Josh was released from Four Winds on February 11. The poison had damaged his kidneys, so he could no longer take Depakote. Instead, a doctor gave him Lexapro, an antidepressant. Debra stopped going to her job and began working at home, so she could be there in case Josh made another attempt.

Josh’s mother says her son’s drawings took on a darker tone a few years before his death.
photo: Jay Muhlin

Four Winds had set Josh up with a social worker who belonged to a practice with psychologists. But Josh needed someone who could prescribe medication for him, and so Debra began looking for a psychiatrist. Her search stretched on for weeks. Some doctors never called back. Some said they did not accept her insurance. Some said they were too busy to take on a new patient who required intensive therapy.

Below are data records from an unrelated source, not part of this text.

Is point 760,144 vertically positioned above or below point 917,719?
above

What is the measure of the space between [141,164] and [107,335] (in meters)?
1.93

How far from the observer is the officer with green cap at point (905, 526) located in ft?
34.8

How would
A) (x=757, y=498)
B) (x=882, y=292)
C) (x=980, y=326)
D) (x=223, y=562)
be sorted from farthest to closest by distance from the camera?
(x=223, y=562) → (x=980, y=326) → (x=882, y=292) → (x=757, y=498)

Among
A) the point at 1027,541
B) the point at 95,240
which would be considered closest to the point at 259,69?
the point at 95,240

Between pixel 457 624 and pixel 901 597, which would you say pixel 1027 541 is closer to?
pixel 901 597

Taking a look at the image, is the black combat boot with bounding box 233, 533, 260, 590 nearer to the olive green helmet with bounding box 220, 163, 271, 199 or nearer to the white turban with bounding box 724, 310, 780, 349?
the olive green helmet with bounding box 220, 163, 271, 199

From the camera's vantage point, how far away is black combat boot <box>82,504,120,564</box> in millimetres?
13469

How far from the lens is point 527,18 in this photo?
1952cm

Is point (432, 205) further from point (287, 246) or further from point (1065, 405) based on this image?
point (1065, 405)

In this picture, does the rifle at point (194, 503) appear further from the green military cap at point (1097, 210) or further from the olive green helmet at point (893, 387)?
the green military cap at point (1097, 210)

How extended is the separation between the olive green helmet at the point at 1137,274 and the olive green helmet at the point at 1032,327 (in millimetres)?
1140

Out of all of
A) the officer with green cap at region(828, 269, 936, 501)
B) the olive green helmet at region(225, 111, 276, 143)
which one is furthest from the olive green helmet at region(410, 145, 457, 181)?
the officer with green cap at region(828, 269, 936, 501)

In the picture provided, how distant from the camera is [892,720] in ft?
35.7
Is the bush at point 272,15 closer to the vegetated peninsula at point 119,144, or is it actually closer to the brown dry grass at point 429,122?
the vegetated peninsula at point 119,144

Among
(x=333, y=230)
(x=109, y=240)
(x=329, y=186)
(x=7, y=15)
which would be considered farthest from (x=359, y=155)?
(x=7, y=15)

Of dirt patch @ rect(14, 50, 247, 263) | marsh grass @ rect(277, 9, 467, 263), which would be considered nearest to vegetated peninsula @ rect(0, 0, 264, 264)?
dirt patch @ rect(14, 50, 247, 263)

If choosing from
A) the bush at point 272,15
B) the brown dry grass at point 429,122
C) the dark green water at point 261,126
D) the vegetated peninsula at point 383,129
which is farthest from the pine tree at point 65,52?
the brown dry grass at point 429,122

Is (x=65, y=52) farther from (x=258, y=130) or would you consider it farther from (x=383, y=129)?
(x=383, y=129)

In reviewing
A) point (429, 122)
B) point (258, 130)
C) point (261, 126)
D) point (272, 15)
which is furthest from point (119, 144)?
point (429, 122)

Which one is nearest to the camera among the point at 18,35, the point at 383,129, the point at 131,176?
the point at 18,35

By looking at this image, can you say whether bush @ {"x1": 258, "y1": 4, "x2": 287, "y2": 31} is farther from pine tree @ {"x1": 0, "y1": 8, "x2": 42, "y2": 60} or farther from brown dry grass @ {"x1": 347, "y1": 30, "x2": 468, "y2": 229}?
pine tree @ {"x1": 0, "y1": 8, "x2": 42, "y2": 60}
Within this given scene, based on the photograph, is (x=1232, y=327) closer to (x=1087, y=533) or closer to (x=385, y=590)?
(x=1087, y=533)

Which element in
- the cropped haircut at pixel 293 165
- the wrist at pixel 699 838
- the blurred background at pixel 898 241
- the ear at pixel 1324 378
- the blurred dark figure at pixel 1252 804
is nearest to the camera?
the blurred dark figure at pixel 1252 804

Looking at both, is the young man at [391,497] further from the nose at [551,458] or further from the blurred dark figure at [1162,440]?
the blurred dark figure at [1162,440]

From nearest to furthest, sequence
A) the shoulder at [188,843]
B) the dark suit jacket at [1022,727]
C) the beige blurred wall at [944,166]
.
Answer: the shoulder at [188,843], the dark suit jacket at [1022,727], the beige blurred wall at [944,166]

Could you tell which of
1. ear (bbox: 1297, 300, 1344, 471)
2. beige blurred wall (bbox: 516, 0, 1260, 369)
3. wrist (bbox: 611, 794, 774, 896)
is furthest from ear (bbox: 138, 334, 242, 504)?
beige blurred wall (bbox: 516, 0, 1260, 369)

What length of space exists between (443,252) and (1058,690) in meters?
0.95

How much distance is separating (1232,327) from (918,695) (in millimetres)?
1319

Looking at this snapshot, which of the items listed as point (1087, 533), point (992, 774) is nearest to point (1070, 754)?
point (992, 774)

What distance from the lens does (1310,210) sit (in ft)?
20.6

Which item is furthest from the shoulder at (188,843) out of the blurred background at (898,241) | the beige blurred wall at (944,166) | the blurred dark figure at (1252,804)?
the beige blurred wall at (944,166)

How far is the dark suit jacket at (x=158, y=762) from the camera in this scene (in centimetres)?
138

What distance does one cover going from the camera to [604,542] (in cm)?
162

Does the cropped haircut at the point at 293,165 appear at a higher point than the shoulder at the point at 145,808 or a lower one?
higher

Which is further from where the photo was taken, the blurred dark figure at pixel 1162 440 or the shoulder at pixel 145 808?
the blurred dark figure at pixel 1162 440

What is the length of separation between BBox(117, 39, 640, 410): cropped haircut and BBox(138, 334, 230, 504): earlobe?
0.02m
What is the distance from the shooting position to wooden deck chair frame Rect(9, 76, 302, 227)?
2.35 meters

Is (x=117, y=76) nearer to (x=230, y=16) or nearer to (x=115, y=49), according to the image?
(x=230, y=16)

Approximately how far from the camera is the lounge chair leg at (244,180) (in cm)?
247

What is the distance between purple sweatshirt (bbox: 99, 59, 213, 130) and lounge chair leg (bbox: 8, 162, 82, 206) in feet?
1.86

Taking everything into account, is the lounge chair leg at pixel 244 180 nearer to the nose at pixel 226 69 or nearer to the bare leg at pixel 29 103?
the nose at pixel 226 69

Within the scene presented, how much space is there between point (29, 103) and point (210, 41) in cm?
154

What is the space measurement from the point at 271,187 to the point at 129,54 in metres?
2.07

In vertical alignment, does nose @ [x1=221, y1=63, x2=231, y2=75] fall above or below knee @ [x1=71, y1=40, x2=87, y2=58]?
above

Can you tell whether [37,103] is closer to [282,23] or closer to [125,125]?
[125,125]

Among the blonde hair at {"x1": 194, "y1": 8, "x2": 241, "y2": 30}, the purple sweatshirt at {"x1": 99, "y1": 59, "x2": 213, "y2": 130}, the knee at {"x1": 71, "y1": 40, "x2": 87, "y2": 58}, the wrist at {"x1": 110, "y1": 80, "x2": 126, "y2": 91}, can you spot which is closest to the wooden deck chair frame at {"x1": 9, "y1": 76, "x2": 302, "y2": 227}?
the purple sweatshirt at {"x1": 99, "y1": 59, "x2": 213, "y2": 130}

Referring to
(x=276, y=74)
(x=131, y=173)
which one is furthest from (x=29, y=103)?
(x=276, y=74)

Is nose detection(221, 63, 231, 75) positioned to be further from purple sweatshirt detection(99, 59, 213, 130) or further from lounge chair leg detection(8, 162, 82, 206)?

Debra wondered if the health insurance system was part of the problem too. In New York State, some insurance companies limit one's access to mental health services, covering only a certain number of visits a year. "Psychiatrists know the insurance business," Debra says. "I think if they knew they weren't limited, I would have stood a much better chance of securing a psychiatrist."

A more likely explanation is that her difficulties stemmed from the acute shortage of psychiatrists who treat adolescents. Waiting lists in central New York can be three or four months long.

Every few days, Debra called Purnima Vyavaharkar, the pediatrician who had treated Josh since he was a baby. Dr. Purnima, as she is known, was not qualified to prescribe his medication. But she understood the gravity of the situation—she had already lost two patients to suicide—and so she tried to help. She visited Josh in the hospital, and she had previously met with him in her office. "I was depressed once, but now I'm fine," he had told her. She was not convinced. "He had a sweet smile," she says, "but he had pain in his eyes."